The development of a universal influenza vaccine is an ideal strategy to eliminate public health threats from influenza epidemics and pandemics. This ultimate goal is restricted by the low immunogenicity of conserved influenza epitopes. Layered protein nanoparticles composed of well‐designed conserved influenza structures have shown improved immunogenicity with new physical and biochemical features. Herein, structure‐stabilized influenza matrix protein 2 ectodomain (M2e) and M2e‐neuraminidase fusion (M2e‐NA) recombinant proteins are generated and M2e protein nanoparticles and double‐layered M2e‐NA protein nanoparticles are produced by ethanol desolvation and chemical crosslinking. Immunizations with these protein nanoparticles induce immune protection against different viruses of homologous and heterosubtypic NA in mice. Double‐layered M2e‐NA protein nanoparticles induce higher levels of humoral and cellular responses compared with their comprising protein mixture or M2e nanoparticles. Strong cytotoxic T cell responses are induced in the layered M2e‐NA protein nanoparticle groups. Antibody responses contribute to the heterosubtypic NA immune protection. The protective immunity is long lasting.

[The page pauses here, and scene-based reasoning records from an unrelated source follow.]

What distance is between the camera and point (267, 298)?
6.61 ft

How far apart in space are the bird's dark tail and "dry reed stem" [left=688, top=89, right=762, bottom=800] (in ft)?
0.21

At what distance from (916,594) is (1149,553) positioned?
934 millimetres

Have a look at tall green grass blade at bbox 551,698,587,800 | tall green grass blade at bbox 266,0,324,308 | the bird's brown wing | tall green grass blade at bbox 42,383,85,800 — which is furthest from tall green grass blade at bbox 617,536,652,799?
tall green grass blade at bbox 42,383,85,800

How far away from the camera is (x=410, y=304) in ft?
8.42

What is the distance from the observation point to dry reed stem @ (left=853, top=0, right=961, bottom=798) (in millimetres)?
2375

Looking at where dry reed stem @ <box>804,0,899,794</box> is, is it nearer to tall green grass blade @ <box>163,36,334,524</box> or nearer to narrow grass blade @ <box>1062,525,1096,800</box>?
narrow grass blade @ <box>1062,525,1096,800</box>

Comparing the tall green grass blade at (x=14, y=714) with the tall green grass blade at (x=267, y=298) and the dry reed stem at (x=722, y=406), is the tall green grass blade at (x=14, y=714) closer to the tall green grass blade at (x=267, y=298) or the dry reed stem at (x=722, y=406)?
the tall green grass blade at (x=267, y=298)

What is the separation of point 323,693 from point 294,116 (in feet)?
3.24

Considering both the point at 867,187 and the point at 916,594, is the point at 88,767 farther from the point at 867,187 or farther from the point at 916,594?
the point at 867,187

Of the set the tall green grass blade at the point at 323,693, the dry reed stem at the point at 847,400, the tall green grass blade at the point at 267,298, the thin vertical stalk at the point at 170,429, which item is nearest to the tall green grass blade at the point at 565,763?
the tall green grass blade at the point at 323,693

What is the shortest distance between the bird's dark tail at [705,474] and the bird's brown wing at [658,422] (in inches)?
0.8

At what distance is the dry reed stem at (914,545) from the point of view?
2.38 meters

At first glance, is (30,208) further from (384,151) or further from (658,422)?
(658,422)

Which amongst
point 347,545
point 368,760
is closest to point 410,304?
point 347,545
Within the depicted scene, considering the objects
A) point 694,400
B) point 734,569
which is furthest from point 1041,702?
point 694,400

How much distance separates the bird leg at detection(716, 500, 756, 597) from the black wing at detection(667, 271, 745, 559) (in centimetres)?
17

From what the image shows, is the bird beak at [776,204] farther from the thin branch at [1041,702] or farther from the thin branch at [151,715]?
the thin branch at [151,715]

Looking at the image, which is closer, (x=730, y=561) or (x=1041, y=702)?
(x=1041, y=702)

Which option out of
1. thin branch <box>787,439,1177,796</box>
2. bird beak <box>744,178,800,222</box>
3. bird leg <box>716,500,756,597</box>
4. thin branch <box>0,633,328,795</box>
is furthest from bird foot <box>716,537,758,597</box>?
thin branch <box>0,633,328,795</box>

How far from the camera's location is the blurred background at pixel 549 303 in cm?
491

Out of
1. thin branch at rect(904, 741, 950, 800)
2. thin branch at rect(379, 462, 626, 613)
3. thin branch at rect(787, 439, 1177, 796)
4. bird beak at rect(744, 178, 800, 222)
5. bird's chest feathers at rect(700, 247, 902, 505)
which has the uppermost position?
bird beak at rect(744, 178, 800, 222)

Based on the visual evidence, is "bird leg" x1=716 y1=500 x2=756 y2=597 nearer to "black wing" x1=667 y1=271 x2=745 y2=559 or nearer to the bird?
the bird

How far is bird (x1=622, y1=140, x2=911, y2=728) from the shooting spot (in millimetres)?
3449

These results demonstrate that double‐layered protein nanoparticles containing structure‐stabilized M2e and NA can be developed into a universal influenza vaccine or a synergistic component of such vaccines. Layered protein nanoparticles can be a general vaccine platform for different pathogens. Double‐layered protein nanoparticles are fabricated containing an influenza M2e core and an influenza NA1 or NA2 outer shell. Protein nanoparticle immunizations in mice induce broadly reactive immunity conferring protection against different influenza virus challenges.